There’s the, what — The Alchemical Kubrick…
There’s Kubrick: The Alchemist, Kubrick: The Magician, and Kubrick’s Odyssey. I think there’s going to be three and two of them, are out. He says that bear suit is about the Russian bear and the Cold War, because the moon landing is America’s winning the Cold War. So that’s kind of a way of putting Russia into its place.
We’ve dominated you, and this is what you must do for me.
Which is awesome… I don’t think I was able to get that out [in the film]. He also talks about Grady’s daughters. If Jack is the Apollo mission, then Grady’s the previous mission, and his daughters are twins. In other words, twins means Gemini. That’s amazing!
[laughs]
But the extended Jay thing would be Jay’s own film, and I felt the sequence was working good enough without having to hit every one of his discoveries. There’s an interesting thing with the forwards-backwards with that suit. When Danny is at the bathroom mirror at the beginning of the movie and he sees the blood in the elevator, in the forwards-backwards stuff you see Wendy coming up the stairs surrounded by blood and then she turns and sees the guy in the dog suit and the guy — you can argue whether it’s a dog suit or a bear suit; it’s some furry, some brony, or a 1980 furry — and the guy in the tuxedo.
[laughs]
So Danny is seeing that as one of his visions in the bathroom. Then he wakes up and he’s actually on a pillow that’s the shape of a bear. So it’s come out of his dream and into [real life].
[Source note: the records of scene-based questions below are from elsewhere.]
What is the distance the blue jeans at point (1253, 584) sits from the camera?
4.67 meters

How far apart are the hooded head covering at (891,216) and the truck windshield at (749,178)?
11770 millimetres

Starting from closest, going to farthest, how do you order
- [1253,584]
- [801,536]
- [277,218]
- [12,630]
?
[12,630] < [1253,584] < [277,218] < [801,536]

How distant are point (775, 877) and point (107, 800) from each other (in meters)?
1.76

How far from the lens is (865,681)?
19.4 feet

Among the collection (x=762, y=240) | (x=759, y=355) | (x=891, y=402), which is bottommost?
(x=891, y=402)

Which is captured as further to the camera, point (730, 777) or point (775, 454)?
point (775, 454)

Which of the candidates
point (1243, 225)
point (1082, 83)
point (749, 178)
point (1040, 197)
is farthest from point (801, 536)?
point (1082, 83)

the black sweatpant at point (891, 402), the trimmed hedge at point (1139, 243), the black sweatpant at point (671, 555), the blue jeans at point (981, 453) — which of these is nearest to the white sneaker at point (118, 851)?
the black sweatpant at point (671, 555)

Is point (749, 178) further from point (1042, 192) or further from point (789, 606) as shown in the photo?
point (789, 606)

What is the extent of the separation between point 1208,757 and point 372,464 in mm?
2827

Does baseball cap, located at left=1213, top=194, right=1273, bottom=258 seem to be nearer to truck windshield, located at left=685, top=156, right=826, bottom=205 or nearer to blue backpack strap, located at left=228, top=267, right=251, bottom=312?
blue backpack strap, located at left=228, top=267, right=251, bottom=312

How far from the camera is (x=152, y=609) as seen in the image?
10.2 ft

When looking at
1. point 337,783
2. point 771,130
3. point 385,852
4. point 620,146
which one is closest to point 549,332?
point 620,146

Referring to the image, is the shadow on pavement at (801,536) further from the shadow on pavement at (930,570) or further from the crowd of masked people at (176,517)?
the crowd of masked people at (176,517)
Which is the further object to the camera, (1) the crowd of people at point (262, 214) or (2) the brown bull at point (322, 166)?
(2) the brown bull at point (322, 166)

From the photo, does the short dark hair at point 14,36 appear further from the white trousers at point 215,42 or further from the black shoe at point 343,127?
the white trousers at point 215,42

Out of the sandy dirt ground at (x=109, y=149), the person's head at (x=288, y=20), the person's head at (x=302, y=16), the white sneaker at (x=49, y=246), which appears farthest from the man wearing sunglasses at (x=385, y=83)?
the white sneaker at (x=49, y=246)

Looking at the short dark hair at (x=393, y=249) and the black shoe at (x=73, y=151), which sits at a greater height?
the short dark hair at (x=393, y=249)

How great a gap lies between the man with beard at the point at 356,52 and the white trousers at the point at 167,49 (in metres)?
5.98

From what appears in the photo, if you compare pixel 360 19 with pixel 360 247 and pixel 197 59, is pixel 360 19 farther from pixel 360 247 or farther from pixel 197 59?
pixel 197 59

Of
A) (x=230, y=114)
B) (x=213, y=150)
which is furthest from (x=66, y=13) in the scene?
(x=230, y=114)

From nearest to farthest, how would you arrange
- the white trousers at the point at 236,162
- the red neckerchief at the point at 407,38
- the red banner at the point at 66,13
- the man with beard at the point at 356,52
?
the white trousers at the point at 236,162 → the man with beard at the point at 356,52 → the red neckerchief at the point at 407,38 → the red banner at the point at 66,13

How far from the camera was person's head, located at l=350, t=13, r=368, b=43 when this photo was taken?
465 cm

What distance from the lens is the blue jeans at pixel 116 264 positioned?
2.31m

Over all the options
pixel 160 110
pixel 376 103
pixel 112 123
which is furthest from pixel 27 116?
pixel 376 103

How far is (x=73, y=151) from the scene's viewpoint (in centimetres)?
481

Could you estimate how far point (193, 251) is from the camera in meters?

[laughs] That’s remarkable!
It’s remarkable! I don’t know what the other folks [said]. There’s plenty there, it didn’t come out naturally in what we were doing. At a certain point we had to make peace with the fact that we weren’t going to be able to get everything in, although that is one of the more conspicuous deletions [laughs]. One of my personal ideas about what makes The Shining really interesting… One of the things that Kubrick did a lot in his career was very surgically deleting things.
Sort of excising…
Excising excessive material. Excising redundancies. In 2001, [in the movie] we know that the bone turns into a spaceship, [but in the book] that’s actually not just a spaceship, it’s a nuclear-bomb-launching missile platform. It changes the meaning of that bone shot. It isn’t just one tool leads mankind up the ladder to making a space tool; it’s that this bone can break one monkey’s head open, this [futuristic] bone can break every monkey’s head open. [laughs]
[laughs]
But he would delete those references, and he deleted voice over from 2001, making it more efficient and making it more open ended. And in The Shining, people talk about things that were changed from the book, and that’s interesting, but what I like is what’s been deleted from the book, like the story of the woman in the bathtub — who she is, how she got there. The story of the guy [in the bear suit] — according to the book it’s a dog suit — and the guy in the tuxedo, who’s actually the owner of the hotel in 1921.
Interesting.
And this is a guy who has a long, complicated relationship with him. I think that by deleting the backstory of those things that existed in the book, Kubrick created a more authentic supernatural experience. Because if you come and you see a ghost and he’s got a a coat hanger through his eyeball and he’s holding on to a Raggedy Ann, you don’t know what the hell that is, but it’s horrifying! [laughs] So Kubrick used the scenarios in the book in order to generate that kind of uncanny image, but then by deleting the reference makes it more bizarre and uncanny.